To that end, Semiradov has hired Tatyana (Oksana Akinshina), a doctor specializing in psychotherapy, who is under fire for a controversial experiment involving a boy she nearly drowned to retrieve the breakthrough she desired. Her job is to secure Veshnyakov and the fallen cosmonaut’s reputations as heroes of the Soviet Union—an important outcome, to say the least, for officials acting on behalf of that particular socialist state. The military would rather believe that the creature is a parasite to be separated from its host, despite all the evidence of a symbiotic relationship (which, as a reminder, means that each party is mutually benefiting the other).
For Tatyana, it isn’t that easy. She has a duty to the Soviet Union, of course, and there isn’t anything in the development of her character to suggest that such a duty is being infringed upon. She does also have a duty, however, to the examination process, and she cannot deny the results, even if those above her would rather lie to their own superiors about the progress of a warm welcome home after a few weeks in quarantine. Semiradov has no such qualms. For him, the question of the facts is secondary to the optics of it all. Veshnyakov, who has not been told about the alien overtaking his body every night for an hour and a half but certainly senses something is off, would like the credit without any of the blame.
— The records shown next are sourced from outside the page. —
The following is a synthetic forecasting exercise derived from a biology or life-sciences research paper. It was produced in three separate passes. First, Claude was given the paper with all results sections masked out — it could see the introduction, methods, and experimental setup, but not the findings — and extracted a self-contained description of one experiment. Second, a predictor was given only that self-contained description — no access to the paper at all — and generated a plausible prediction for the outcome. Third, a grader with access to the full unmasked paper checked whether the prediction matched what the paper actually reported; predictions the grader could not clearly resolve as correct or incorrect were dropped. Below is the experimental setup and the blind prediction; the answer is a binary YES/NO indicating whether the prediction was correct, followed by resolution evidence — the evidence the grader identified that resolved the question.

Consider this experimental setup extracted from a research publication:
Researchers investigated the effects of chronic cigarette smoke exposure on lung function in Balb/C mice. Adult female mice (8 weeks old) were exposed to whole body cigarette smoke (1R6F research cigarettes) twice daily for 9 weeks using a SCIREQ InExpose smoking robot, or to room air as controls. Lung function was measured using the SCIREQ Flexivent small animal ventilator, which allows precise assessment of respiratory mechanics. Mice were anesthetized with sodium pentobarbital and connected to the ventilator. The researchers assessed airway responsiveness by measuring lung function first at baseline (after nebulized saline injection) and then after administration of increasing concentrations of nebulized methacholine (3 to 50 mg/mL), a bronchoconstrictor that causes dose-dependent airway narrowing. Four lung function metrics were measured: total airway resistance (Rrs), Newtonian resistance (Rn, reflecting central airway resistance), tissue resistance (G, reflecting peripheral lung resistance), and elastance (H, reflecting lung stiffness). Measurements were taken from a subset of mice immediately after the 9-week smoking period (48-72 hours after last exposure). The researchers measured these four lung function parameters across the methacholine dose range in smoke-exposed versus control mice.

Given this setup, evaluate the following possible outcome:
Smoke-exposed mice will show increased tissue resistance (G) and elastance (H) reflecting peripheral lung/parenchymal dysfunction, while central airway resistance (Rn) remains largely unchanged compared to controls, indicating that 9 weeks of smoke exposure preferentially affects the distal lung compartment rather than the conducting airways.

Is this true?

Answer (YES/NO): NO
The alien doesn’t care about any of this, which means that we get the expected set pieces involving the bloodshed it causes (all of it graphic, sometimes literally head-splitting, and exceptionally well-crafted). That gore is also undeniably of secondary importance to the filmmakers. Perhaps the fact that the alien represents something of a loyalty test for these Soviet mouthpieces is fitting. That is in the spirit of Russian science-fiction, which has always been less forgiving than the offerings of other regions. Whatever the case, Sputnik is an unsettling film about ethical and moral responsibility, wrapped in the cocoon of a superbly mounted sci-fi/thriller/horror hybrid that works as pure nightmare fuel.